◆ **Description of the task**
Resume the article on Jean-Daniel Ostertag and the value of learning foreign languages, carrying it on from its last sentence.

Jean-Daniel Ostertag did not want to study German when he was in sixth grade – his parents made the decision. As a student in France, he was required to select a language and study it until he graduated from high school. German was not the language he would have selected. However, it was his knowledge of German that led him to a teaching job at the Foreign Language Immersion and Cultural Studies School, a Detroit Public School. He is now the principal of the Detroit-based school and advocates for all students to study a foreign language.
“Toward the end of my studies to become a teacher, I applied to schools all over the world,” says Ostertag. He explains that he was contacted on the phone to discuss his qualifications. “The interviewer says ‘I know you know how to teach French, because you are French, and English is no big deal here, but what about German?'”
In the end, it was his ability to converse in German and earned him the job.
“Languages are keys to opening doors,” Ostertag says.
The importance of foreign languages
“Foreign language has been important for a long time, because commerce is less local and more international. Learning the foreign language not only teaches you to speak to someone, it exposes you to different cultures,” says Ostertag.
Ostertag has heard many times that business people traveling to foreign countries don’t need to know the language because everyone speaks English.

◆ **Dataset section**
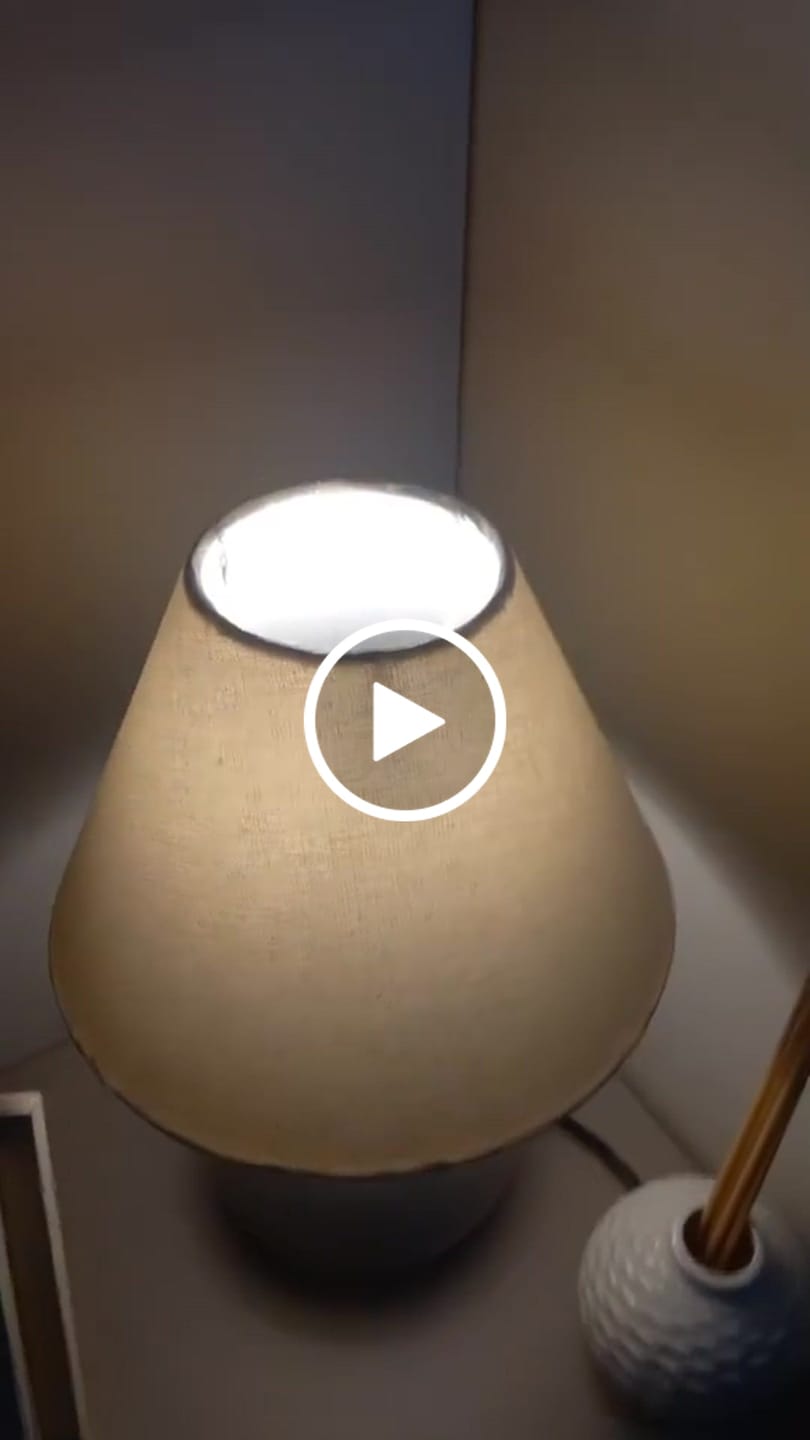 Customer video review of Abajur de Mesa em Cerâmica com Cúpula de Linho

◆ **Response to this task**
“That is completely artificial. That’s living in the county – that’s not learning the culture and becoming part of the country,” Ostertag says “It’s keeping us from experiencing the country where we are. It’s possible to live artificially in most countries of the world – but life is short and cultures have much to offer. Experience them.”
Eric Sturm, principal of the International Academy of Macomb, says in this global economy, it’s important to prepare students to work at companies that will require them to travel to foreign countries and speak foreign languages.
“If you look at countries around the world, many students are fluent in at least one foreign language,” Sturm says. “Knowing a foreign language promotes intercultural understanding and international viewpoints.”
Ostertag says young students have no idea where they will go in life or what doors need to be opened, but as an adult, knowing a language can bring about opportunities.
“Keys are going to be used to unlock doors and language is one of those keys,” Ostertag says.
Even if the students never travel to another country, Ostertag says the languages are important.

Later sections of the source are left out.